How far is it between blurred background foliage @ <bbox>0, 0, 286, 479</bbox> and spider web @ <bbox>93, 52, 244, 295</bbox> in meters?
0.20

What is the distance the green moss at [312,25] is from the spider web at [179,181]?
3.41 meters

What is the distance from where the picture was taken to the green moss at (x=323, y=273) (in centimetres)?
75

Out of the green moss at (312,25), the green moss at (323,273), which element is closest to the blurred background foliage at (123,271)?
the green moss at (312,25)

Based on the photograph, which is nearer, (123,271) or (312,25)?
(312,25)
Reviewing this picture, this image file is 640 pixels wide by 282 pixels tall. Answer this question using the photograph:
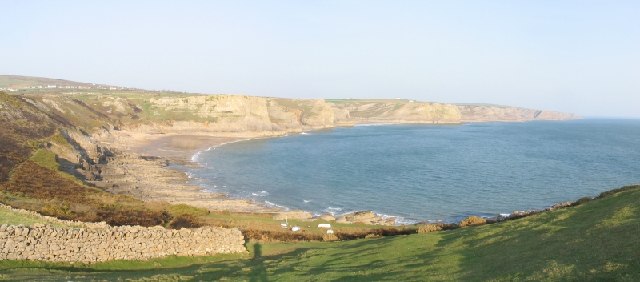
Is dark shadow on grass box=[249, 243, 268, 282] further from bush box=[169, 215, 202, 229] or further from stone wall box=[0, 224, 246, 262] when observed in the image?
bush box=[169, 215, 202, 229]

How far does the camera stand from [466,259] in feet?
71.9

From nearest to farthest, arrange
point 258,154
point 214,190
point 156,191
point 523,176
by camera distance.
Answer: point 156,191
point 214,190
point 523,176
point 258,154

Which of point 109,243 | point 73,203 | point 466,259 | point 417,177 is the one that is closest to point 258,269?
point 109,243

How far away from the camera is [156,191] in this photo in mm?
71250

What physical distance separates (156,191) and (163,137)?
9905 centimetres

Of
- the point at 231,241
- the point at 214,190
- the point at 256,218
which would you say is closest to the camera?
the point at 231,241

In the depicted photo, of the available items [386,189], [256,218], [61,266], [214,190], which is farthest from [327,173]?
[61,266]

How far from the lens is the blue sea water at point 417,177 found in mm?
70188

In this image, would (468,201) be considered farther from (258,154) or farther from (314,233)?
(258,154)

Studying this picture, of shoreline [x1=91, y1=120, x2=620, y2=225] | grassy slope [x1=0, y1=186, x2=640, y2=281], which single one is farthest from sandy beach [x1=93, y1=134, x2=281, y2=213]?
grassy slope [x1=0, y1=186, x2=640, y2=281]

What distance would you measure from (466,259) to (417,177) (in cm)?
7190

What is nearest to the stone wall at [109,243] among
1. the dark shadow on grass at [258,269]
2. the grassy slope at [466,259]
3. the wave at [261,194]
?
the grassy slope at [466,259]

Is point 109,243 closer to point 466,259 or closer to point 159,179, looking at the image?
point 466,259

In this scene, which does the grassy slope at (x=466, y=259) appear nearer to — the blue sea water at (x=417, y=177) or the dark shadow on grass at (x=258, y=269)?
the dark shadow on grass at (x=258, y=269)
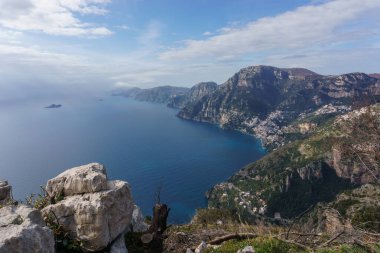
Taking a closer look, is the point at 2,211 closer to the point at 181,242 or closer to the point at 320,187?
the point at 181,242

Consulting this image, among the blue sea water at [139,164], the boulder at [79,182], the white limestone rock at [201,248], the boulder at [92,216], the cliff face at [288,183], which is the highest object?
the boulder at [79,182]

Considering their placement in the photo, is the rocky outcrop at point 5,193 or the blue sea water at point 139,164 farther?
the blue sea water at point 139,164

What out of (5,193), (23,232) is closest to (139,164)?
(5,193)

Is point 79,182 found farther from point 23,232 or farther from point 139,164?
point 139,164

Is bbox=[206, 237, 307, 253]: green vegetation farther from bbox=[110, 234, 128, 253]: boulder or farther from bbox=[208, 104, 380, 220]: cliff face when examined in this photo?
bbox=[208, 104, 380, 220]: cliff face

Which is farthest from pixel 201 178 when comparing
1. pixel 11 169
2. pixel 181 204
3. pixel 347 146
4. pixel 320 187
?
pixel 347 146

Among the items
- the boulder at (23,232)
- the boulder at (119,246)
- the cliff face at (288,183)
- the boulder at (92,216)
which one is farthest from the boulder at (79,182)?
the cliff face at (288,183)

== Given instruction ==
Reproduce the entire listing above word for word, omitting the pictures.

== Solution for this problem ==
How far is it between blurred background foliage @ <bbox>0, 0, 286, 479</bbox> and spider web @ <bbox>93, 52, 244, 295</bbox> in meters?
0.20

What is the distance the green moss at [312,25] is from the spider web at [179,181]?
3.41 meters

What is the distance from where the picture was taken to the green moss at (x=323, y=273) (in centimetres)?
75

Out of the green moss at (312,25), the green moss at (323,273), which element is closest to the blurred background foliage at (123,271)?
the green moss at (312,25)

Based on the photograph, which is nearer, (123,271) or (312,25)?
(312,25)
Reviewing this picture, this image file is 640 pixels wide by 282 pixels tall. Answer this question using the photograph:
Is dark shadow on grass box=[249, 243, 268, 282] further from bush box=[169, 215, 202, 229] or further from stone wall box=[0, 224, 246, 262] when observed in the image?
bush box=[169, 215, 202, 229]

How far does the camera stand from [466,259] in feet?
71.9

From nearest to farthest, arrange
point 258,154
point 214,190
point 156,191
point 523,176
by camera distance.
Answer: point 156,191
point 214,190
point 523,176
point 258,154

Which of point 109,243 | point 73,203 | point 466,259 | point 417,177 is the one that is closest to point 258,269?
point 109,243

How far away from the camera is [156,191] in this photo in mm?
71250

What physical distance separates (156,191) and (163,137)?
9905 centimetres

Of
- the point at 231,241
- the point at 214,190
- the point at 256,218
which would you say is closest to the camera?
the point at 231,241

In the depicted photo, of the available items [386,189], [256,218], [61,266], [214,190], which is farthest from [327,173]?
[61,266]

How far from the lens is the blue sea water at point 417,177 found in mm?
70188

In this image, would (468,201) be considered farther from (258,154) or farther from (314,233)?
(258,154)

Studying this picture, of shoreline [x1=91, y1=120, x2=620, y2=225] | grassy slope [x1=0, y1=186, x2=640, y2=281], which single one is farthest from sandy beach [x1=93, y1=134, x2=281, y2=213]?
grassy slope [x1=0, y1=186, x2=640, y2=281]

What distance would you measure from (466,259) to (417,177) (in cm)?
7190

What is nearest to the stone wall at [109,243] among
1. the dark shadow on grass at [258,269]
2. the grassy slope at [466,259]
3. the wave at [261,194]
?
the grassy slope at [466,259]

Is point 109,243 closer to point 466,259 or closer to point 159,179, looking at the image?
point 466,259

In this scene, which does the grassy slope at (x=466, y=259) appear nearer to — the blue sea water at (x=417, y=177) or the dark shadow on grass at (x=258, y=269)?
the dark shadow on grass at (x=258, y=269)
Taking a closer look, is the point at 2,211 closer to the point at 181,242 or closer to the point at 320,187?
the point at 181,242

Consulting this image, among the blue sea water at [139,164], the boulder at [79,182], the white limestone rock at [201,248], the boulder at [92,216], the cliff face at [288,183], which is the highest object?
the boulder at [79,182]

Considering their placement in the photo, is the rocky outcrop at point 5,193 or the blue sea water at point 139,164 farther?
the blue sea water at point 139,164

What out of (5,193), (23,232) is closest to (139,164)?
(5,193)

Is point 79,182 found farther from point 23,232 or farther from point 139,164?
point 139,164

Is bbox=[206, 237, 307, 253]: green vegetation farther from bbox=[110, 234, 128, 253]: boulder or farther from bbox=[208, 104, 380, 220]: cliff face when examined in this photo?
bbox=[208, 104, 380, 220]: cliff face

Which is farthest from pixel 201 178 when comparing
1. pixel 11 169
2. pixel 181 204
3. pixel 347 146
4. pixel 320 187
?
pixel 347 146

Among the items
- the boulder at (23,232)
- the boulder at (119,246)
- the cliff face at (288,183)
- the boulder at (92,216)
which one is farthest from the boulder at (79,182)?
the cliff face at (288,183)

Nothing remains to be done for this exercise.